One solution is to create more admins and a group that has S right to the root of the tree, and then add all the admins to the group. I have a few questions about this approach.
1) Besides giving additional admin the S right to the root of the tree, should I assign all the roles that current admin has to the additional admin?
2) I have all the drivers “security equals” current admin. I also have the current admin as “exclude user” on all the drivers. Do I need to add an additional admin to these two variables?”
And here’s the response from Aaron Burgemeister …
To create another admin who is truly as powerful as the original, simply give S rights to [Entry Rights] at the root of the tree (tree object) – Inheritable. End of story (unless you are using IRFs). Groups are okay, but when you delete your group you’re out of luck. Roles are the same (but when you delete it you’re out of luck for all admins). Creating admins from roles is great, but for your alternate “oh-shoot-I-messed-up admin,” I would make it explicitly equivalent to the tree.

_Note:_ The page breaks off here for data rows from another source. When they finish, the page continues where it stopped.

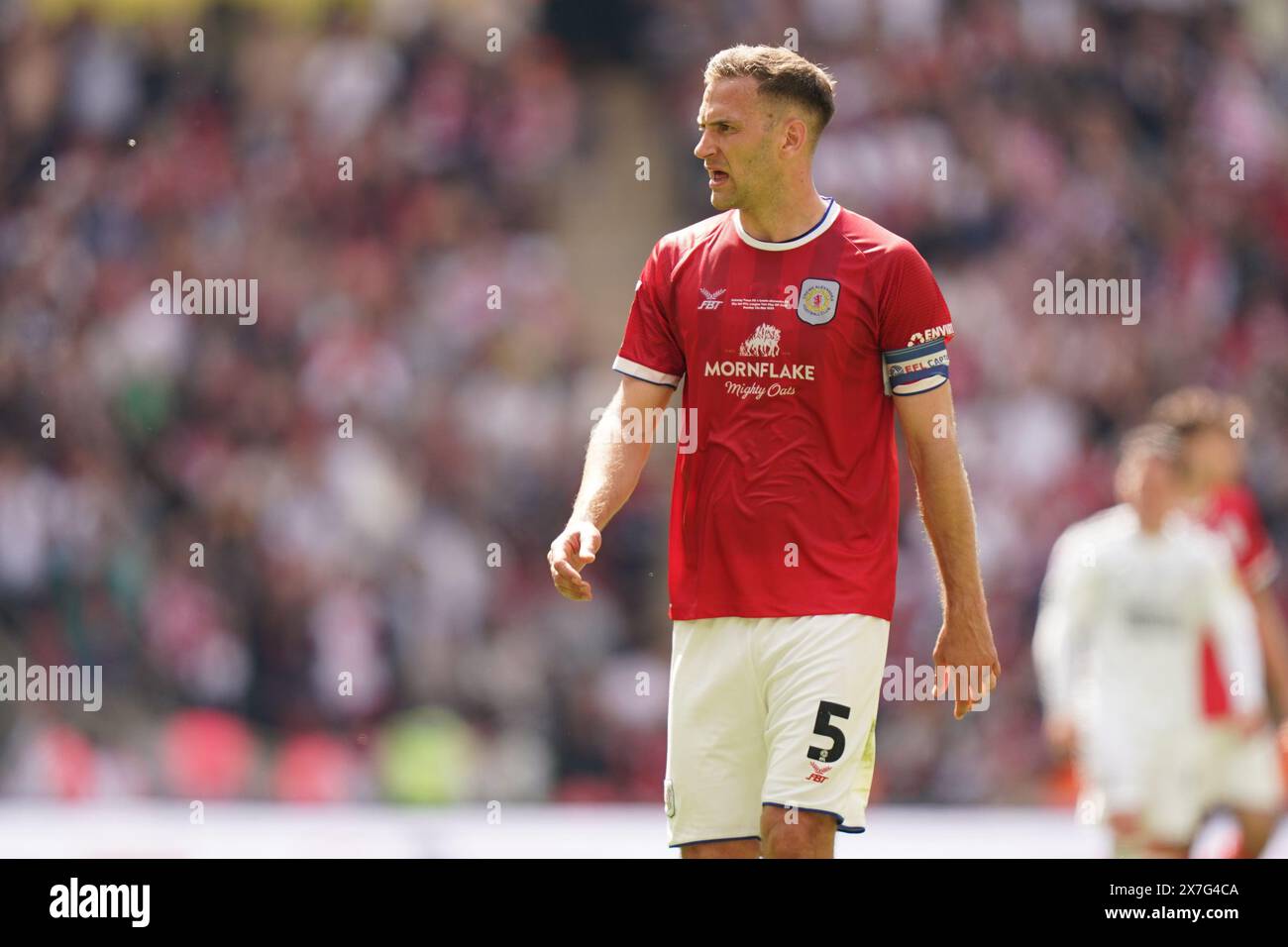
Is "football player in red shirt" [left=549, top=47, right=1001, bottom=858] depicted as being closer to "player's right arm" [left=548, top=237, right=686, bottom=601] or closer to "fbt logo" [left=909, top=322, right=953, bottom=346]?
"fbt logo" [left=909, top=322, right=953, bottom=346]

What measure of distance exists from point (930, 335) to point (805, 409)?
37 centimetres

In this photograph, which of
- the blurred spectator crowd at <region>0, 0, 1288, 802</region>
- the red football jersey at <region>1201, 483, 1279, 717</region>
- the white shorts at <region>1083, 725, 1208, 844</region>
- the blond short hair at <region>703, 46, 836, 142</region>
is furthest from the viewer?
the blurred spectator crowd at <region>0, 0, 1288, 802</region>

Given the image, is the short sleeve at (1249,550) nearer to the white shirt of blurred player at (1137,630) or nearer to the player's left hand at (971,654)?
the white shirt of blurred player at (1137,630)

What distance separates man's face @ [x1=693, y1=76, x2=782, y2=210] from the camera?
16.3 feet

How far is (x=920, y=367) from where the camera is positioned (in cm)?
491

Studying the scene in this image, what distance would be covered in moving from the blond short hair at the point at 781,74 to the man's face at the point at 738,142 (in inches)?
1.0

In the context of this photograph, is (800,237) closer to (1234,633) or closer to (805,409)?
(805,409)

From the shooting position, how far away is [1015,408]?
12328mm

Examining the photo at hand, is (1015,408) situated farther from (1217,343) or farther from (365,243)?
(365,243)

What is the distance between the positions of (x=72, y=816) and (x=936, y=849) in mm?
4126

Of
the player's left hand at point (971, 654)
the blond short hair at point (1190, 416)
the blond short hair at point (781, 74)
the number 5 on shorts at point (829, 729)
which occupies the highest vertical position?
the blond short hair at point (781, 74)

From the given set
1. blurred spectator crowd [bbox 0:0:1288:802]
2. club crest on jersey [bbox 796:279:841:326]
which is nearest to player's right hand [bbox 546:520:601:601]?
club crest on jersey [bbox 796:279:841:326]

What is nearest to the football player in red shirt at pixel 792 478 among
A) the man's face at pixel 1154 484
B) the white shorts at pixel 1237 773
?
the man's face at pixel 1154 484

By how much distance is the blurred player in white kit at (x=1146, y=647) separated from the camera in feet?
25.4
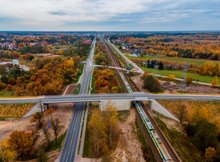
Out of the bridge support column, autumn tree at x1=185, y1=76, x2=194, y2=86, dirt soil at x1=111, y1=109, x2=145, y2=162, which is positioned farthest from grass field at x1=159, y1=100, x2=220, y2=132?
autumn tree at x1=185, y1=76, x2=194, y2=86

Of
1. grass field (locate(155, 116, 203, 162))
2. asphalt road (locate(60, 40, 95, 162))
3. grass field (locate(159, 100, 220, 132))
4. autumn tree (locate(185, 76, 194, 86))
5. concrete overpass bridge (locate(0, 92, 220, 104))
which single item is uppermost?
autumn tree (locate(185, 76, 194, 86))

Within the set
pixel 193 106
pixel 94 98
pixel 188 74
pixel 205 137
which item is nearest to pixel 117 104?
pixel 94 98

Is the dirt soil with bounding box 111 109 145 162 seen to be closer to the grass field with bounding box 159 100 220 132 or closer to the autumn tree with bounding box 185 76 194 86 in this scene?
the grass field with bounding box 159 100 220 132

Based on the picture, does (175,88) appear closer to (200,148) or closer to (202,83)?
(202,83)

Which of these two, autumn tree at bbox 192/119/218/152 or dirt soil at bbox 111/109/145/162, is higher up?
autumn tree at bbox 192/119/218/152

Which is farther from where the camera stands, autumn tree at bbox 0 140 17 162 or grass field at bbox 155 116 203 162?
grass field at bbox 155 116 203 162

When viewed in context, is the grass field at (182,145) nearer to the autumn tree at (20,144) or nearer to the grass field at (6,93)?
the autumn tree at (20,144)

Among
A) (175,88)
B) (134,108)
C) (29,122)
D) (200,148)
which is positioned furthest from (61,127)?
(175,88)
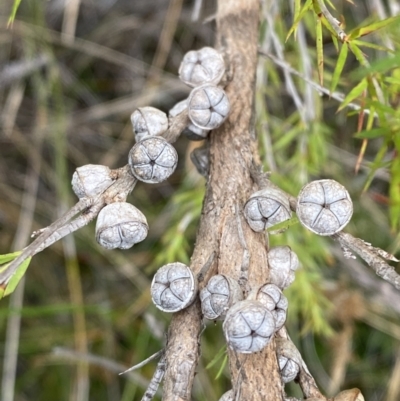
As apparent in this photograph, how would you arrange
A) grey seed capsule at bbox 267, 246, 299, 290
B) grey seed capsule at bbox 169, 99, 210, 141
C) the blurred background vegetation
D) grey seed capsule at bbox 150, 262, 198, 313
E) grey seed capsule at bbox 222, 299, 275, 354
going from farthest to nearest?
the blurred background vegetation
grey seed capsule at bbox 169, 99, 210, 141
grey seed capsule at bbox 267, 246, 299, 290
grey seed capsule at bbox 150, 262, 198, 313
grey seed capsule at bbox 222, 299, 275, 354

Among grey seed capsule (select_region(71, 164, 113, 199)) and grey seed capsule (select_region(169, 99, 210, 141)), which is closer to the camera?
grey seed capsule (select_region(71, 164, 113, 199))

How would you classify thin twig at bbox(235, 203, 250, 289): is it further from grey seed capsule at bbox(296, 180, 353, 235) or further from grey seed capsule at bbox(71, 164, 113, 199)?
grey seed capsule at bbox(71, 164, 113, 199)

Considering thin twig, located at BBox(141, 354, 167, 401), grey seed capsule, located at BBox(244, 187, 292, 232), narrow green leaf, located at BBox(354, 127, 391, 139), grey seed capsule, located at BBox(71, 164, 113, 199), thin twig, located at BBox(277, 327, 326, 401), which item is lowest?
thin twig, located at BBox(141, 354, 167, 401)

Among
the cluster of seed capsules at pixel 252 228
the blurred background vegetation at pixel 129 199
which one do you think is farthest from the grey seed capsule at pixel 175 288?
the blurred background vegetation at pixel 129 199

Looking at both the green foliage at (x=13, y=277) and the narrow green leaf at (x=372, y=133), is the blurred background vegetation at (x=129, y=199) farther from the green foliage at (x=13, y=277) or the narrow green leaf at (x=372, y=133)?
the green foliage at (x=13, y=277)

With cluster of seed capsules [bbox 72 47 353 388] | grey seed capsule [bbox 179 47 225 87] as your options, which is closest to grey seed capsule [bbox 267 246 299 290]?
cluster of seed capsules [bbox 72 47 353 388]

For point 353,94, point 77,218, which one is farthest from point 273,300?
point 353,94

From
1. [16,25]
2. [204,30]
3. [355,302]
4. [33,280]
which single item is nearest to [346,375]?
[355,302]
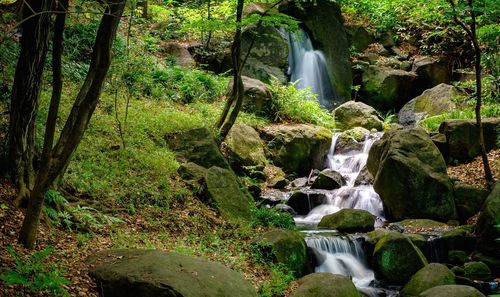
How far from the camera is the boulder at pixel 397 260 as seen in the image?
8.52 m

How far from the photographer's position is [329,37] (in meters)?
21.9

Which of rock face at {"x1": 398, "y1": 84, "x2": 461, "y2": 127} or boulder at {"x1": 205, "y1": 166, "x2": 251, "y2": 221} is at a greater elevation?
rock face at {"x1": 398, "y1": 84, "x2": 461, "y2": 127}

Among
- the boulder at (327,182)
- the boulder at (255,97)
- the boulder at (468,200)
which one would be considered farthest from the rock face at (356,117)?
the boulder at (468,200)

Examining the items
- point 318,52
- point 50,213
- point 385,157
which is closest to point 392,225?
point 385,157

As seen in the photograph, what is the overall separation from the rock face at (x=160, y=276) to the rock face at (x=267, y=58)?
43.6 ft

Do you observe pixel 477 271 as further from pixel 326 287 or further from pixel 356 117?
pixel 356 117

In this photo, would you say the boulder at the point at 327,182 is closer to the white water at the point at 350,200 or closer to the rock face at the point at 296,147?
the white water at the point at 350,200

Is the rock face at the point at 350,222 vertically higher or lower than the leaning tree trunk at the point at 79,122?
lower

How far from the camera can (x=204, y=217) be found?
855 centimetres

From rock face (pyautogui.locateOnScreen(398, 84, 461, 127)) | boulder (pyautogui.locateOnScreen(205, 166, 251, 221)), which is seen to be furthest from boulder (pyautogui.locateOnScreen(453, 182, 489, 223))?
rock face (pyautogui.locateOnScreen(398, 84, 461, 127))

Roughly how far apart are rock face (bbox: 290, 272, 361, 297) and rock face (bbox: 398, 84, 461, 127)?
40.5ft

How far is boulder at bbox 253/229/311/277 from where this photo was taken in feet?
25.9

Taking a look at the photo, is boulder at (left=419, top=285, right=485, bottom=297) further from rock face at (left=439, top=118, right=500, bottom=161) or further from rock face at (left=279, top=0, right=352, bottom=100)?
rock face at (left=279, top=0, right=352, bottom=100)

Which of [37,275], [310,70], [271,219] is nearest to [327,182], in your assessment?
[271,219]
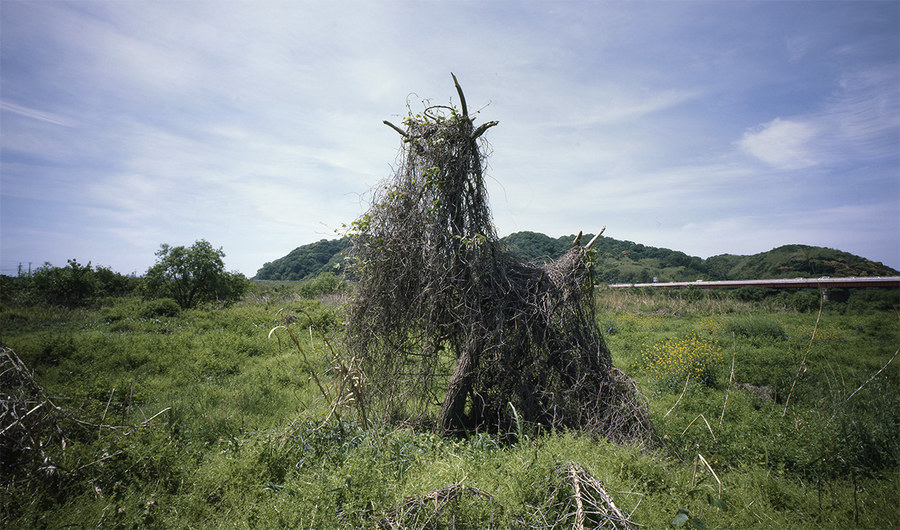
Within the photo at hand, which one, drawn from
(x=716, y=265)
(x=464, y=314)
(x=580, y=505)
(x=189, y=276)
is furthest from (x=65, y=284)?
(x=716, y=265)

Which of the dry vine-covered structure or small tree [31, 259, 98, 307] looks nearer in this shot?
the dry vine-covered structure

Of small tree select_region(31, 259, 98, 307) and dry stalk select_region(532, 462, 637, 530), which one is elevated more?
small tree select_region(31, 259, 98, 307)

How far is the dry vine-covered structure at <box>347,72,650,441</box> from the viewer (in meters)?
4.69

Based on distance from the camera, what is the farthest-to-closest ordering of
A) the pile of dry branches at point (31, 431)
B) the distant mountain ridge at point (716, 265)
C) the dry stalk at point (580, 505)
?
the distant mountain ridge at point (716, 265) → the pile of dry branches at point (31, 431) → the dry stalk at point (580, 505)

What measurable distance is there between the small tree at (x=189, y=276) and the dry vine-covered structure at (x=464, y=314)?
20.6m

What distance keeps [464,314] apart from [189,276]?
72.6 feet

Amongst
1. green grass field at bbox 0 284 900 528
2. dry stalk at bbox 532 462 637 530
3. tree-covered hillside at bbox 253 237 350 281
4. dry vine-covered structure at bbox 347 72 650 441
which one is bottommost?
green grass field at bbox 0 284 900 528

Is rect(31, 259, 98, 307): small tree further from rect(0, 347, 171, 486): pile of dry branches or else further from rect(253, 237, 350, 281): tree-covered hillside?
rect(0, 347, 171, 486): pile of dry branches

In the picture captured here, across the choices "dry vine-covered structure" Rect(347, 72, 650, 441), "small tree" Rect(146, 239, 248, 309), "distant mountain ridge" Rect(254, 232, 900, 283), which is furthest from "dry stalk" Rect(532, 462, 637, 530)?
"distant mountain ridge" Rect(254, 232, 900, 283)

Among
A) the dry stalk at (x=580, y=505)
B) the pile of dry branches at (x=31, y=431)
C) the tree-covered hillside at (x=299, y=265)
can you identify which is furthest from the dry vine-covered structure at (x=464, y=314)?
the tree-covered hillside at (x=299, y=265)

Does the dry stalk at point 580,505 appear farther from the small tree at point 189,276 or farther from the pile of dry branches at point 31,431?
the small tree at point 189,276

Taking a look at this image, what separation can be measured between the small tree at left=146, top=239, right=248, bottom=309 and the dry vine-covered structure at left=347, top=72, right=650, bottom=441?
2060cm

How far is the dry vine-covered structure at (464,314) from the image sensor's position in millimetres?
4688

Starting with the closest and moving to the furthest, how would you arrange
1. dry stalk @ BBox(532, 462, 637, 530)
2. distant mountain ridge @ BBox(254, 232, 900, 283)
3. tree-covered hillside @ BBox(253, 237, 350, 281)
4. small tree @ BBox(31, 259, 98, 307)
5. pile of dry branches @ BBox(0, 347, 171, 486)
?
dry stalk @ BBox(532, 462, 637, 530) → pile of dry branches @ BBox(0, 347, 171, 486) → small tree @ BBox(31, 259, 98, 307) → distant mountain ridge @ BBox(254, 232, 900, 283) → tree-covered hillside @ BBox(253, 237, 350, 281)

Regarding your drivers, you shouldn’t be setting them equivalent to admin. Admin is great for getting it going initially or getting it going in test (to prevent rights issues), but the principle of “least-privilege” is a very good thing and the right way to do anything in IT (and even in other places of your life). In my tree I do the following, which works well (at least for me if not others):
dc=idm,dc=service,dc=system contains my DriverSet(s) for the tree.
This container is dedicated to IDM services in my tree (system). I also create any roles needed for IDM (for its drivers) in this same container. The role names are usually like “DriverNameDriverSetNameRole” – the names are long, but nobody cares because they are only used for rights. The role has all the rights the driver needs (and NO MORE), and the driver is security-equiv to that role. If the role is deleted, only one driver dies. If the “admin” dies, the role still survives because it is explicitly getting rights.
This provides some nice organization for the tree, because all my services (IDM, LUM, RBS, servers etc.) are in a separate part of the tree from the main users. Users are in my dc=org container (under their organizations, like o=novell, o=suse, etc.) in whatever structure I want.
Disclaimer: As with everything else at NetIQ Cool Solutions, this content is definitely not supported by NetIQ, so Customer Support will not be able to help you if it has any adverse effect on your environment. It just worked for at least one person, and perhaps it will be useful for you too. Be sure to test in a non-production environment.